In the past, the performance of their investments was generally all that mattered to most investors.  However, a new breed of investors has now put consideration of ‘ESG’ (“Environmental, Social, and Governance’) criteria as a key component.

As Millennials and Generation Z investors continue to increase their economic impact, investment bank Deutsche Bank estimates that by the year 2030, a whopping 95% of all managed assets will incorporate some consideration of ESG factors.  Just two years ago, in 2018, that figure was only 33%. (Chart from visualcapitalist.com, data from Deutsche Bank)

Riverbend Indicators Update:

Each week we post notable changes to the various market indicators we follow.

  • As a reading of our Bull-Bear Indicator for U.S. Equities (comparative measurements over a rolling one-year timeframe), we remain in Cyclical Bull territory.
  • Counting-up of the number of all our indicators that are ‘Up’ for U.S. Equities, the current tally is that four of four are Positive, representing a multitude of timeframes (two that can be solely days/weeks, or months+ at a time; another, a quarter at a time; and lastly, the {typically} years-long reading, that being the Cyclical Bull or Bear status).

Observations:

Since the initial declines in March due to COVID, large-cap growth stocks have been leading the market. We are starting to see small-cap stocks play catch up — which is a very good sign. Smaller companies historically show their strongest performance as the economy emerges from a recession.

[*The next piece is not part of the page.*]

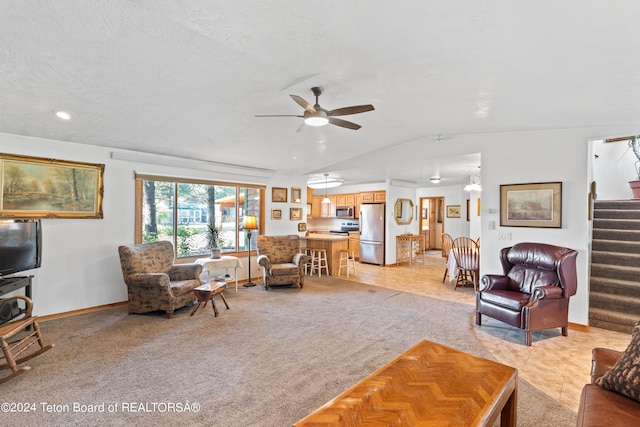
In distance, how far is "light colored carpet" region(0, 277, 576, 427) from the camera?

To me, this is an indication that investors are looking past the current rise in COVID cases and instead are looking forward to a post-COVD world.

 

 

The Week Ahead:

Monday:

  • Chicago PMI 59.4 exp, 61.1 prior
  • U.S. Pending Homes Sales m/m 39.2 exp, 46.5 prior
  • China Caixin Manufacturing PMI 53.6 exp, 53.6 prior

Tuesday:

  • Eurozone CPI Flash Estimate y/y -0.2% exp, -0.3% prior
  • U.S. ISM Manufacturing PMI 57.7 exp, 59.3 prior
  • U.S. Construction Spending m/m +0.8% exp, +0.3% prior

Wednesday:

  • German Retail Sales m/m +1.1% exp, -2.2% prior
  • U.S. ADP Non-Farm Employment Change 500k exp, 365k prior
  • China Caixin Services PMI 56.5 exp, 56.8 prior

Thursday:

  • Eurozone Retail Sales m/m +0.6% exp, -2.0% prior
  • U.S. Unemployment Claims 770k exp, 778k prior
  • U.S. ISM Services PMI 56.0 exp, 56.6 prior

Friday:

  • Jobs Report
  • U.S. Non-Farm Employment Change 500k exp, 638k prior
  • U.S. Unemployment Rate 6.8% exp, 6.9% prior

 

(Sources:  All index- and returns-data from Yahoo Finance; news from Reuters, Barron’s, Wall St. Journal, Bloomberg.com, ft.com, guggenheimpartners.com, zerohedge.com, ritholtz.com, markit.com, financialpost.com, Eurostat, Statistics Canada, Yahoo! Finance, stocksandnews.com, marketwatch.com, wantchinatimes.com, BBC, 361capital.com, pensionpartners.com, cnbc.com, CNBC, FactSet.)